Consider the function
$$ G(s) = \int g(t) \, \mu(\mathrm dt,s). $$
Here, $g$ is (say) a measurable function from $[0,1]$ to itself, and for each $s$, $\mu(\cdot,s)$ is a finite measure on $[0,1]$. I'm willing to assume more regularity conditions where necessary. (I suppose some assumptions about $\mu(A,\cdot)$ for each measurable $A$ are needed, but it's not clear to me what those are.)
What is $G^\prime (s)?$ When is there a simple formula beyond taking the definition of the derivative?

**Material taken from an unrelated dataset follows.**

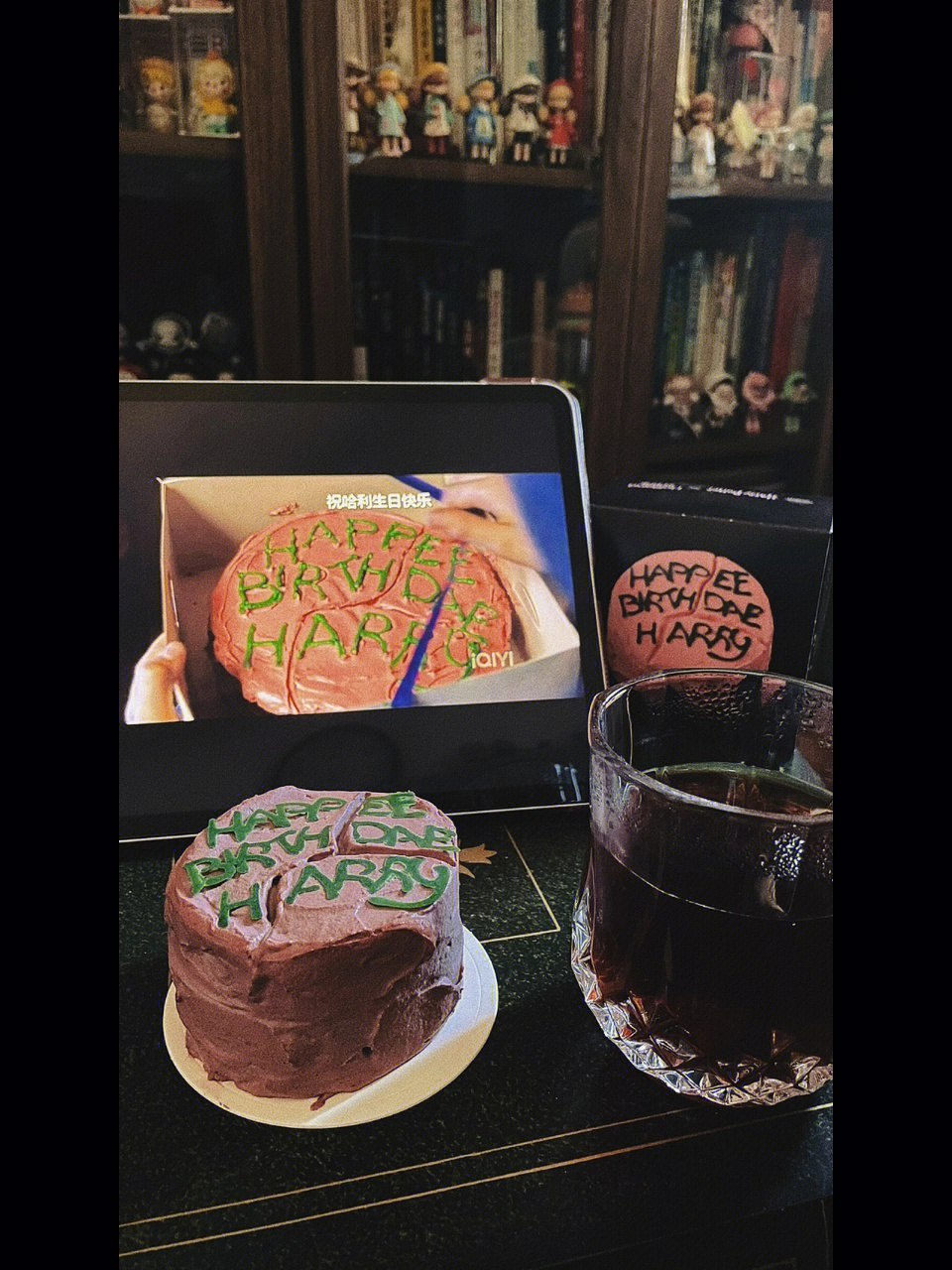 海格的蛋糕birthdaycakefromhagrid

References would be appreciated.
Suppose it were the integrand instead of the integrator that were a function of $s$, then the answer is standard. That is, if $$G(s) = \int g(t,s) \, \mathrm d \mu(t),$$ then, given suitable regularity conditions, we would be able to differentiate under the integral sign to find
$$ G^\prime(s) = \int \frac{\partial g}{\partial s}(t,s) \,\mathrm d \mu(t). $$
However, in the case I present above, it's not clear how to simplify the derivative beyond the definition.
One case where we might be able to apply the standard toolkit is if there were some reference measure $\nu$ that does not vary in $s$, with $\mu$ having a Radon-Nikodym derivative with respect to $\mu$. In this case, we could calculate:
$$ G^\prime (s) = \int g(t) \frac{\partial}{\partial s} \frac{\mathrm d \mu}{\mathrm d \nu}(t,s) \,\mathrm d \nu(t). $$
An example of this might arise in the context of probability theory. Suppose $X_s$ is a random variable whose distribution is given by $F(\cdot,s)$. $F$ has a density $f(\cdot,s)$ that is differentiable with respect to $s$. Then, we could write
$$ \mathbb E\left[g\left(X_s\right)\right] = \int g(t)f(t,s) \,\mathrm d t $$
so that
$$ \frac{\mathrm d}{\mathrm d s}\mathbb E[g(X_s)] = \int g(t) \frac{\partial f}{\partial s} (t,s) \, \mathrm d t. $$
Is there something to be said about cases more general than this?